═════ Metin parçası

Yine 2018 yılında sebze ticaretinde    1.101 ton sebze ihraç ederek ​583.464 milyon dolar kazanmış, buna karşılık 72 ton ithalat yaparak 9 milyon dolar para ödemişiz.

2019 yılı ihracat rakamları kesinleşmemiş olmakla birlikte Kasım ayı itibariyle narenciyede yüzde 8’lik düşüş, taze meyvede yüzde 3’lük artış, taze sebzede yüzde 20 artış olduğu görülmektedir.

Bu rakamlar, tarımsal üretimi artırmamızın hayati bir önem taşıdığını, halen dış ticareti bir ölçüde dengede tutan meyve/sebze ürünleri üreticilerinin korunup güçlendirilmesi gerektiğini açıkça göstermektedir.

Bu yıl bu alanlarda yaşanan gelişmelere bu açıdan baktığımızda gördüğümüz manzara şöyledir:

2018 yılında kuru ve yaş toplam 611 milyon dolarlık üzüm ihracatı yapılmış olup, üzümün toplam tarımsal ihracattaki payı yüzde 3,45 tir. 2019 yılında    yaş üzüm rekoltesinin 4,2 milyon ton olması beklenmektedir.    Kuru üzüm rekoltesinin de 300 bin ton seviyelerinde gerçekleşeceği tahmin edilmektedir.

══════════
═════ Verilen bilgiler

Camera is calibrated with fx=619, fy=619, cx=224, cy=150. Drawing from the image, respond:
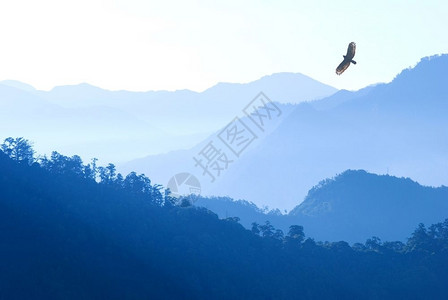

══════════

Alıştırma görevleri
(A) Tarımsal ihracat metnindeki "2018 yılında kuru ve yaş toplam 611 milyon dolarlık üzüm ihracatı yapılmış olup, üzümün toplam tarımsal ihracattaki payı yüzde 3,45 tir." cümlesi İngilizceye nasıl çevrilir?
(B) Tarımsal ihracat metninde "Bu rakamlar, tarımsal" ifadesinden "gerçekleşeceği tahmin edilmektedir." ifadesine kadar uzanan bölümü aynen alıntılar mısınız?

Beklenen cevaplar
(A) In 2018, grape exports, dried and fresh combined, totaled 611 million dollars, and grapes accounted for 3.45 percent of total agricultural exports.

(B)
Bu rakamlar, tarımsal üretimi artırmamızın hayati bir önem taşıdığını, halen dış ticareti bir ölçüde dengede tutan meyve/sebze ürünleri üreticilerinin korunup güçlendirilmesi gerektiğini açıkça göstermektedir.

Bu yıl bu alanlarda yaşanan gelişmelere bu açıdan baktığımızda gördüğümüz manzara şöyledir:

2018 yılında kuru ve yaş toplam 611 milyon dolarlık üzüm ihracatı yapılmış olup, üzümün toplam tarımsal ihracattaki payı yüzde 3,45 tir. 2019 yılında    yaş üzüm rekoltesinin 4,2 milyon ton olması beklenmektedir.    Kuru üzüm rekoltesinin de 300 bin ton seviyelerinde gerçekleşeceği tahmin edilmektedir.